No, I am not sure. I don't even know how to tell which URLs were spidered. How do I find out?

tedster

6:15 pm on Jun 28, 2009 (gmt 0)

WebmasterWorld Senior Member 10+ Year Member



You find out from your site's server logs.

cssatsc

6:54 pm on Jun 28, 2009 (gmt 0)

10+ Year Member



You find out from your site's server logs

Thank you. I have numerous logs on my site's server. Which ones should I look at? (sorry for being clueless. I am still in the learning process)

I mostly use awstats via cPanel, but I can login via SSH and display any file in text mode. It's a Linux based host.

Thanks.

tedster

6:59 pm on Jun 28, 2009 (gmt 0)

WebmasterWorld Senior Member 10+ Year Member



For the raw logs, check with your web host. It depends on how they set things up.

AWStats can be configured to show "Robots visits including search engines crawlers." Again this will depend on how it is configured by your web hosting service.

cssatsc

6:59 pm on Jun 28, 2009 (gmt 0)

10+ Year Member



I just found "Raw Access Logs" on the "Logs" section of cPanel. It looks like what you were referring to. I am going to examine this shortly.

cssatsc

7:19 pm on Jun 28, 2009 (gmt 0)

10+ Year Member



OK, I checked the raw access logs and unfortunately I was so clueless that I never knew I had to configure my site's account to archive the logs. So currently, only the one from today is available. It shows only three crawled URLs from Googlebot/2.1.

I turned on the archiving feature. I will have to wait a few days to start deriving meaningful information.

Thank you for your help so far. I already learned a lot from it.

cssatsc

8:24 pm on Jul 2, 2009 (gmt 0)

10+ Year Member



First, are you sure that googlebot has spidered those urls since they were fixed?

Yes. Now, after looking at the raw access logs, I can say that googlebot has spidered those urls since they were fixed.

The interesting thing is that WMT reports only 5 broken links (instead of the original 7). That's already an improvement.
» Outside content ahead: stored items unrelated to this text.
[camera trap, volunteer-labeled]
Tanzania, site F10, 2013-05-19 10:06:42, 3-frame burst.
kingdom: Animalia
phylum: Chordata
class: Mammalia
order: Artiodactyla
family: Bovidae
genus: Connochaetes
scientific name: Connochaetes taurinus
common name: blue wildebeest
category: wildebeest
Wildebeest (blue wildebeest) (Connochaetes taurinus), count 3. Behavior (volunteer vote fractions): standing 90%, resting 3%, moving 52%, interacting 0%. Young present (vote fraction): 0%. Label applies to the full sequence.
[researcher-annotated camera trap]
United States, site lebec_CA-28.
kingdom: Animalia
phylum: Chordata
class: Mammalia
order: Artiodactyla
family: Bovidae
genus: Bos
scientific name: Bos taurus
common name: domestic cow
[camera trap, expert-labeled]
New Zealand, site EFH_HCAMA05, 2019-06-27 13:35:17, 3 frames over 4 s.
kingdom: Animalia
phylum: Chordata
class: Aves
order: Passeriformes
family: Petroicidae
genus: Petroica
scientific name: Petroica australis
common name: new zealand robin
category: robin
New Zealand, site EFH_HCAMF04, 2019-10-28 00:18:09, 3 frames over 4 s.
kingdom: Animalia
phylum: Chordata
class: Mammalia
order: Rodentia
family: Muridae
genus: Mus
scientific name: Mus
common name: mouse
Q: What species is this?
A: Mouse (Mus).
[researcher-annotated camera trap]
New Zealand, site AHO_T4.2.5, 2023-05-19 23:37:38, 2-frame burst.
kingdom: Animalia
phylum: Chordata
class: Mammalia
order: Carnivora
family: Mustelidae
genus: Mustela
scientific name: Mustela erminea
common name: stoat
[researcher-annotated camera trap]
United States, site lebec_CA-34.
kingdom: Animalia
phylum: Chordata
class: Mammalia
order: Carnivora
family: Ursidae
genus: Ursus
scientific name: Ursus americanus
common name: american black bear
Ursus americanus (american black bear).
However, although the previously broken links now lead to valid pages when clicked, WMT still reports them as 404 (Not found).

Any idea why?

Should I bother about this at all?

If I shouldn't bother, how do I know what makes Google stop crawling? (I had a product that was not found by Google for almost a month, and only when I fixed those broken links it started showing up on the Google search results).

tedster

8:31 pm on Jul 2, 2009 (gmt 0)

WebmasterWorld Senior Member 10+ Year Member



It's just a reporting time lag - once you've fixed it, just move on.

g1smd

2:38 am on Jul 3, 2009 (gmt 0)

WebmasterWorld Senior Member 10+ Year Member Top Contributors Of The Month



They will, on an occasional basis return to check the status of those URLs from time to rime, almost forever. It is always possible that the URL might come back in to use at some time. Once you have your fix in place and verified using Live HTTP Headers, you can forget it.

Mrkay

10:12 am on Jul 6, 2009 (gmt 0)

10+ Year Member



Still, Google's webmaster tools continues to report them as "not found", several days after the corrections have been made.

Any idea why?

WMT strikes me as very slow to update itself. My WMT shows broken links that were repaired weeks ago, as well as duplicate meta descriptions that were repaired months ago.